Segment Start: Passage provided

Body envy was not foreign to a young girl attending an all-girls boarding school where ballet was considered a formal part of a young lady’s education. Girls with full thighs would align along the bar and get into position with their inner thighs touching to perform the perfect demi-plié. Her legs would not touch when she took her stance, leaving a gap from thigh to thigh, to which she points to her legs and laughs: “Chicken legs you see!” She would always stand with her legs crossed; embarrassed that someone might notice her thigh gap.

So, what exactly is this thigh gap? It is the space between your inner thighs when you stand with your feet together, usually associated with a thin body frame. When my grandmother would read her favorite magazines of the day, advertisements would tell women to gain weight using supplements to increase the appetite in the quest for this ideal body – no gap included. Adding iron to one’s diet would be touted in magazine advertisements and would go something like this: A slouching, thinly built girl is depicted looking yearningly at a curvy, smiling woman. A speech bubble above the illustrated ideal woman reads: “If you want to be popular – you can’t afford to be SKINNY.” Fast forward 60 years and women are still constantly comparing themselves to each other and the images they see in the media. A national visual culture has arisen from the explosion of visual media over the last 40 years. Endless images of women obtaining ideal youth and beauty find their lives shaped by their participation in this not only visual but also social culture.

The latest thigh gap obsession has taken over the internet with the help of social media sites such as Tumblr, Facebook, Pinterest and Instagram. They are filled with aspirational ‘thigh gap’ photos. Endless images of fitness routines and diet plans have been put together by groups of young females to inspire each other to lose impossible amounts of weight. The modern pin-up girl’s word bubble now proclaims: “Feet together – Thighs apart”, or “Your stomach isn’t grumbling – it’s applauding”. A thigh gap is the current popular trophy below a concave and rippled stomach.

Segment End: Passage provided
Segment Start: Data supplied

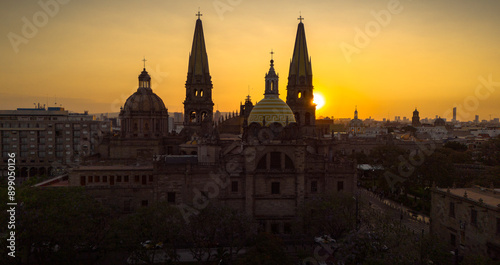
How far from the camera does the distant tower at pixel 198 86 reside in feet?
247

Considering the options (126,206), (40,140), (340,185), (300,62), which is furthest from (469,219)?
(40,140)

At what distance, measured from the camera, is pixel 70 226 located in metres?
35.3

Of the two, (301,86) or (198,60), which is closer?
(301,86)

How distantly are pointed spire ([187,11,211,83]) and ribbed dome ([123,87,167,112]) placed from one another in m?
8.50

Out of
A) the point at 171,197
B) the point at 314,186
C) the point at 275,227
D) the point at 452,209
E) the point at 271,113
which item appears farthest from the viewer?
the point at 271,113

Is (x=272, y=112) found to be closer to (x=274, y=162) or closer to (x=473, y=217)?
(x=274, y=162)

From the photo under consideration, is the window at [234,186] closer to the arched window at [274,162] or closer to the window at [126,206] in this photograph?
the arched window at [274,162]

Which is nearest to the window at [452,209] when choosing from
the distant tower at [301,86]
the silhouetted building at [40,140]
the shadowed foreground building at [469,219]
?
the shadowed foreground building at [469,219]

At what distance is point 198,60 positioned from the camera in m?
75.4

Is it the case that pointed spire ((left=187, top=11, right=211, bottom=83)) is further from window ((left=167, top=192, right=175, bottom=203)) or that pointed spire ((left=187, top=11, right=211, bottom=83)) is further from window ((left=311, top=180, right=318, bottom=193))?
window ((left=311, top=180, right=318, bottom=193))

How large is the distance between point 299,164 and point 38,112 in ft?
286

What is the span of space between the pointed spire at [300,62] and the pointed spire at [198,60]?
56.4ft

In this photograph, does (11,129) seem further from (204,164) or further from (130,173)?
(204,164)

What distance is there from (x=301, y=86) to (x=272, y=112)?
19692mm
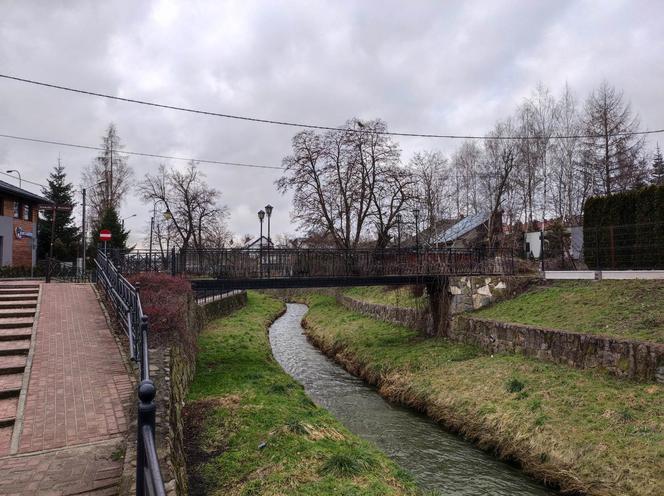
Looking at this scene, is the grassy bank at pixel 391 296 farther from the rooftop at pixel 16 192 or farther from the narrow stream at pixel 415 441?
the rooftop at pixel 16 192

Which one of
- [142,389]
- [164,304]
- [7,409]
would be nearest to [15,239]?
[164,304]

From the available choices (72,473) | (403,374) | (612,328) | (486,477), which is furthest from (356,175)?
(72,473)

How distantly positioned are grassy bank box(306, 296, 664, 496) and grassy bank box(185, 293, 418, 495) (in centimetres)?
293

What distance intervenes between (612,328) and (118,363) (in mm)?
11620

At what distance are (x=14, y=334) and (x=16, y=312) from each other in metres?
1.81

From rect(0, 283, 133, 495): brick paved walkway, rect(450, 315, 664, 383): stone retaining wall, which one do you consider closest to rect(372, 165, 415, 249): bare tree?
rect(450, 315, 664, 383): stone retaining wall

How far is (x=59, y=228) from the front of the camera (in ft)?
130

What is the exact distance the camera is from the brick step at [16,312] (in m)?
9.69

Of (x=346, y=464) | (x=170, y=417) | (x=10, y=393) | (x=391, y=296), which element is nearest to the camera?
(x=170, y=417)

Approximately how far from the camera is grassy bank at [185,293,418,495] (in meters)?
6.10

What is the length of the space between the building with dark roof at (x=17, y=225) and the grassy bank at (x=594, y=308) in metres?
29.7

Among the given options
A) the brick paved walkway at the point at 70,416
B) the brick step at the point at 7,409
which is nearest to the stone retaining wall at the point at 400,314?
the brick paved walkway at the point at 70,416

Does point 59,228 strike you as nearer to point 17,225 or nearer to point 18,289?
point 17,225

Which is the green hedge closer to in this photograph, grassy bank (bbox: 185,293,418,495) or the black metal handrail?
grassy bank (bbox: 185,293,418,495)
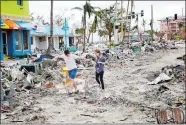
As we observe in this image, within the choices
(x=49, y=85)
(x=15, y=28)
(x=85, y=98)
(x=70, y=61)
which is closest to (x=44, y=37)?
(x=15, y=28)

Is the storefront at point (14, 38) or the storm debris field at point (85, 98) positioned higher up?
the storefront at point (14, 38)

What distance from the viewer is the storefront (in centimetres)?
2441

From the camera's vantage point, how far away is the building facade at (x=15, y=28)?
78.6ft

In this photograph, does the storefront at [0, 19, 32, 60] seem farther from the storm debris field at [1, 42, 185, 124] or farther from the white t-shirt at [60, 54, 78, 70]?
the white t-shirt at [60, 54, 78, 70]

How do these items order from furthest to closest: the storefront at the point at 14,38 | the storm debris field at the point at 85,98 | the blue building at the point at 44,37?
the blue building at the point at 44,37, the storefront at the point at 14,38, the storm debris field at the point at 85,98

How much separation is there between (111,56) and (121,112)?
1741 centimetres

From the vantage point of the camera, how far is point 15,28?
2405 centimetres

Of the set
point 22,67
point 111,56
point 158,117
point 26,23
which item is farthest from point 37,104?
point 26,23

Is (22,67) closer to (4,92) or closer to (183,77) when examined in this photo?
(4,92)

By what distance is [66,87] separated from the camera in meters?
11.5

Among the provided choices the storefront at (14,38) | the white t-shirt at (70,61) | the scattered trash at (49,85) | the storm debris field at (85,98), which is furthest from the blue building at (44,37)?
the white t-shirt at (70,61)

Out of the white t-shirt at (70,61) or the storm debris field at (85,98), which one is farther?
the white t-shirt at (70,61)

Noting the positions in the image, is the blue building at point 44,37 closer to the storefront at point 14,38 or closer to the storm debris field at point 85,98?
the storefront at point 14,38

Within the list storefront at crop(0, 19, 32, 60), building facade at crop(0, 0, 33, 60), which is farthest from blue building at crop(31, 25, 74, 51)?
storefront at crop(0, 19, 32, 60)
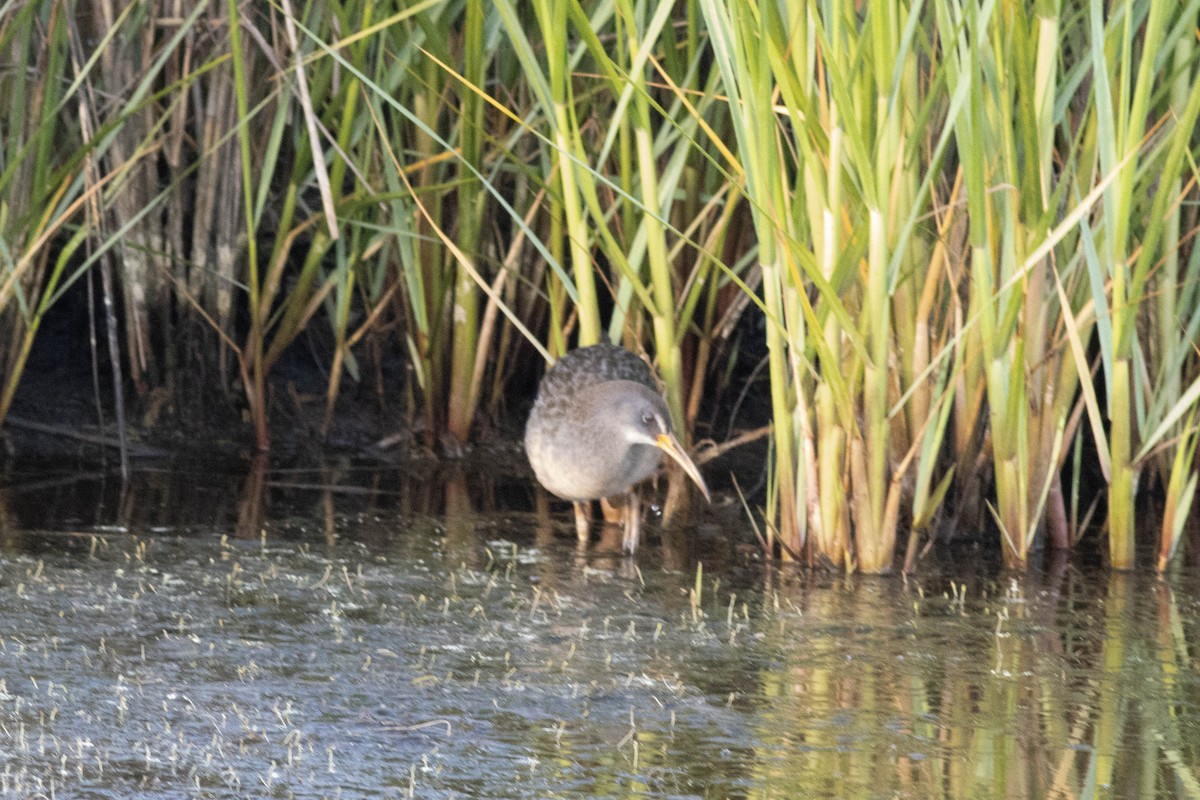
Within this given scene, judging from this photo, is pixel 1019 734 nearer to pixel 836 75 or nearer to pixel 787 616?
pixel 787 616

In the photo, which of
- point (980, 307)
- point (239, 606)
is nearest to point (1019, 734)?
point (980, 307)

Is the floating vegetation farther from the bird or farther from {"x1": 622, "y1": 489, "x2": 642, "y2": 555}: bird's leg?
the bird

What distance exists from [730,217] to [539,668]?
213 centimetres

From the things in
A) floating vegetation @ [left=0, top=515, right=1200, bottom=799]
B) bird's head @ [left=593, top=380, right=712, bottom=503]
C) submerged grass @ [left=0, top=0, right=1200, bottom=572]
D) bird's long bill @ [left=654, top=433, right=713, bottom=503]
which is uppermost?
submerged grass @ [left=0, top=0, right=1200, bottom=572]

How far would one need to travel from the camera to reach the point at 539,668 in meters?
3.60

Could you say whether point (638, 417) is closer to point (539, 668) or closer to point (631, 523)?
point (631, 523)

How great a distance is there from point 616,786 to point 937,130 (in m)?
2.43

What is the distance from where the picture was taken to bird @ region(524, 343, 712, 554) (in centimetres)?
487

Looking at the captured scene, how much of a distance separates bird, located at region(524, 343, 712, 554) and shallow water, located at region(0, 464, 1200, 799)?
0.19 meters

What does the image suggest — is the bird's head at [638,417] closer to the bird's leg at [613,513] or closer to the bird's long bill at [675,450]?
the bird's long bill at [675,450]

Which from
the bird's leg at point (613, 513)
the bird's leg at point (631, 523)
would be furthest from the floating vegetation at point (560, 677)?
the bird's leg at point (613, 513)

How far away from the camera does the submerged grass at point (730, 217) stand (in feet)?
13.3

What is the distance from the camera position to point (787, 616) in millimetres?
4117

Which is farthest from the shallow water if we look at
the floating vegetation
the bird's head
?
the bird's head
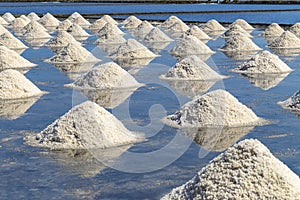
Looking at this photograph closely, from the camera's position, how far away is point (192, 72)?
12.4m

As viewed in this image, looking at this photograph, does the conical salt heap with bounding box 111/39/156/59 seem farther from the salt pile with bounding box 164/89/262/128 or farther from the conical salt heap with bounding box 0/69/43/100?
the salt pile with bounding box 164/89/262/128

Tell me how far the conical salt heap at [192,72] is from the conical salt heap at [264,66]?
1.00 metres

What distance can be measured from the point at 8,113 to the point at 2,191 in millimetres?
3698

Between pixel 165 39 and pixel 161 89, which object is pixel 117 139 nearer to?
pixel 161 89

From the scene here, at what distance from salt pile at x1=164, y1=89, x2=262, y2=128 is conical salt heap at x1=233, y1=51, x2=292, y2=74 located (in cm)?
458

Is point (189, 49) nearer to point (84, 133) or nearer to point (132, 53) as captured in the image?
point (132, 53)

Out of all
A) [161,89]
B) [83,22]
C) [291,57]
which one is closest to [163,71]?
[161,89]

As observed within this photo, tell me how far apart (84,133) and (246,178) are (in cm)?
308

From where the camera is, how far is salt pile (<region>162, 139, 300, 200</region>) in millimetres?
4977

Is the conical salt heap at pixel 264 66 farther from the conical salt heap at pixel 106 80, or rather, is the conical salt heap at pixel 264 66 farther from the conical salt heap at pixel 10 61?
the conical salt heap at pixel 10 61

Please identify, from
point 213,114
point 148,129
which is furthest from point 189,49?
point 148,129

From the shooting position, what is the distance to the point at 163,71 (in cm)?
1362

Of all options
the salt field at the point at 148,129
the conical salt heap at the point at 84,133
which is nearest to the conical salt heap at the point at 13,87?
the salt field at the point at 148,129

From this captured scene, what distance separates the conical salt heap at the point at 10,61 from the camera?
559 inches
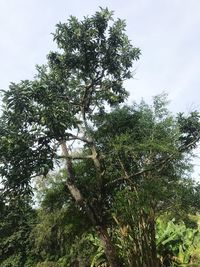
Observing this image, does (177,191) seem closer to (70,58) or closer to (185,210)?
(185,210)

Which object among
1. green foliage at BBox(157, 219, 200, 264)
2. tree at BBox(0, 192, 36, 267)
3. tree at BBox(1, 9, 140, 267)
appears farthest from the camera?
tree at BBox(0, 192, 36, 267)

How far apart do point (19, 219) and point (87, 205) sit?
38.6 feet

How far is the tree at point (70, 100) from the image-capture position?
8156 mm

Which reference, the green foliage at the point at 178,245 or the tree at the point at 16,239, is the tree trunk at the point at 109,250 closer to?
the green foliage at the point at 178,245

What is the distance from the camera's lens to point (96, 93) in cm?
1246

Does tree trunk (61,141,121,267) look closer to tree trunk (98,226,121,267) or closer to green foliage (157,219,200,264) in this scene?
tree trunk (98,226,121,267)

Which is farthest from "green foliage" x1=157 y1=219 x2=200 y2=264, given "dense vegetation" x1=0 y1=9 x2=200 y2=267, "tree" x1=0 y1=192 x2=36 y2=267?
"tree" x1=0 y1=192 x2=36 y2=267

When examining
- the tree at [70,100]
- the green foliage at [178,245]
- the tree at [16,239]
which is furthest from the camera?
the tree at [16,239]

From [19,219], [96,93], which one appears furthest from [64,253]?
[96,93]

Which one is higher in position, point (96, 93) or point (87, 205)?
point (96, 93)

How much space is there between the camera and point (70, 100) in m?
12.0

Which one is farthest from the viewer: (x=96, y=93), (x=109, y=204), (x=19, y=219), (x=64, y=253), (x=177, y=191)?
(x=19, y=219)

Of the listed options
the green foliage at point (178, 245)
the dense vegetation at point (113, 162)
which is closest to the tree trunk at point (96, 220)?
the dense vegetation at point (113, 162)

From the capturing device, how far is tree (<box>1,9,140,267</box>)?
8.16 metres
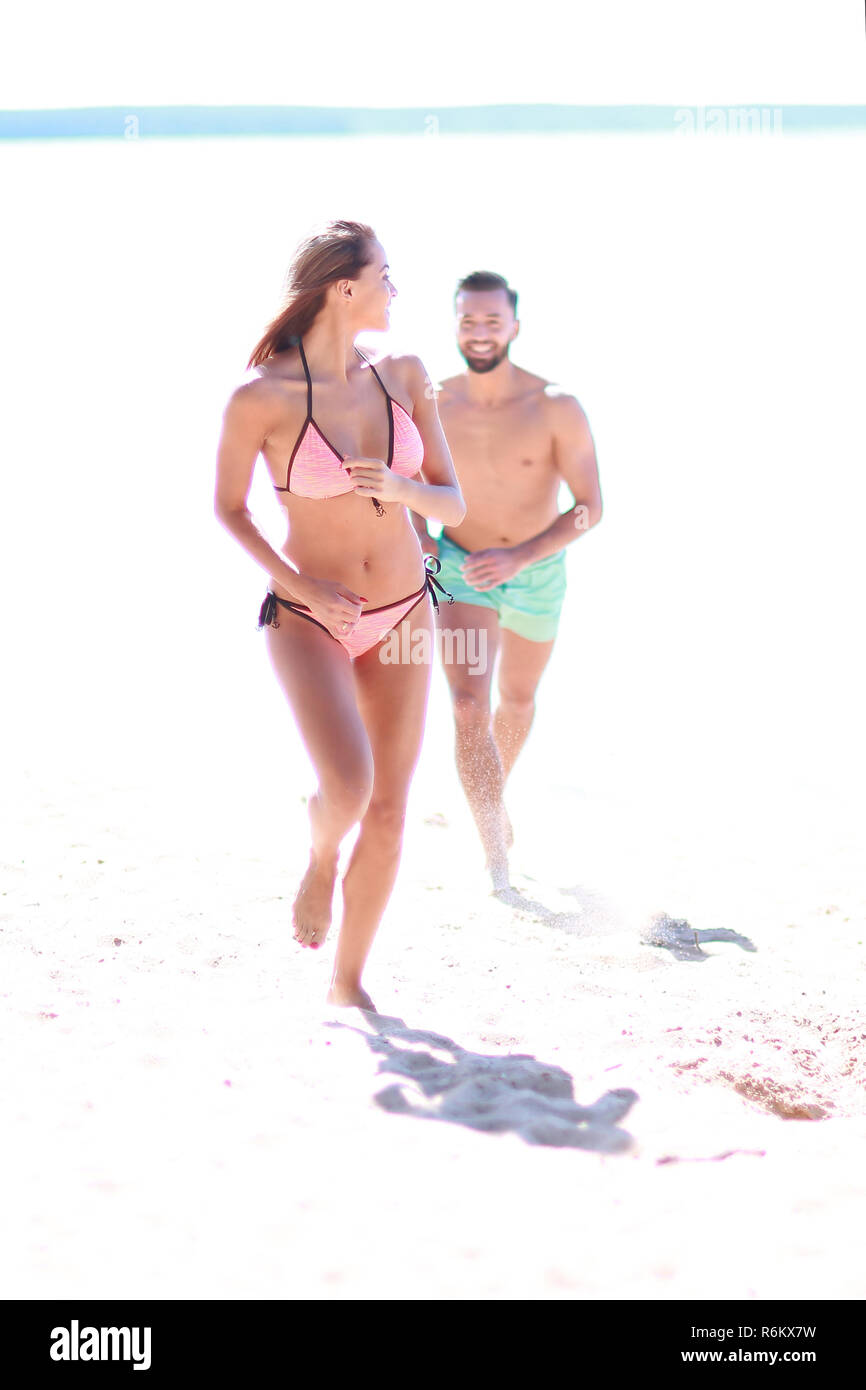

Segment End: Data supplied

## Task A
List every social media site named in the passage about the thigh gap.
## Task B
Continue the passage about the thigh gap from its final sentence.

## Result A
Tumblr, Facebook, Pinterest, Instagram

## Result B
Whether it be the 1940s or 2013, the appearance of advertisements with extremely altered models is not new. Surviving Greek statues and the mute marble characters created by Michelangelo attest to the unrealistic expectation of the ideal body. Before images were manipulated with Photoshop, famous 1940s illustrator Gil Elvgren created images of ideal women with old fashioned paint and photography. After a photo of a model was taken, Elvgren would transform the woman into a dreamy pin up girl with voluptuous thighs just by the stroke of a paint brush.

Nowadays, instead of a paint brush, graphic illustrators use their favorite feature on Photoshop called the ‘thigh gap erase’ tool, getting rid of any evidence that even supermodels have touching thighs. What is seen as an ideal body shape in visual media is actually unattainable for most body types. Your genetics and body structure play a large role in whether or not you will be able to obtain a thigh gap: only a wide set pelvis will give you that extra space between your legs, not exercise or diet – you can be a size zero and still not have a thigh gap.

The question you need to ask yourself is, ‘Do I follow the ideal image of somebody’s paintbrush touchup or photoshopped ideal or do I learn to be happy with what was given to me at birth?’ Realizing that a trend is short-lived and created in the ethereal world of cosmic fashionistas, it is best to look at the images in magazines and posters with wry amusement just as my grandmother did when she heard about this latest craze. Remember, grandmother knows best.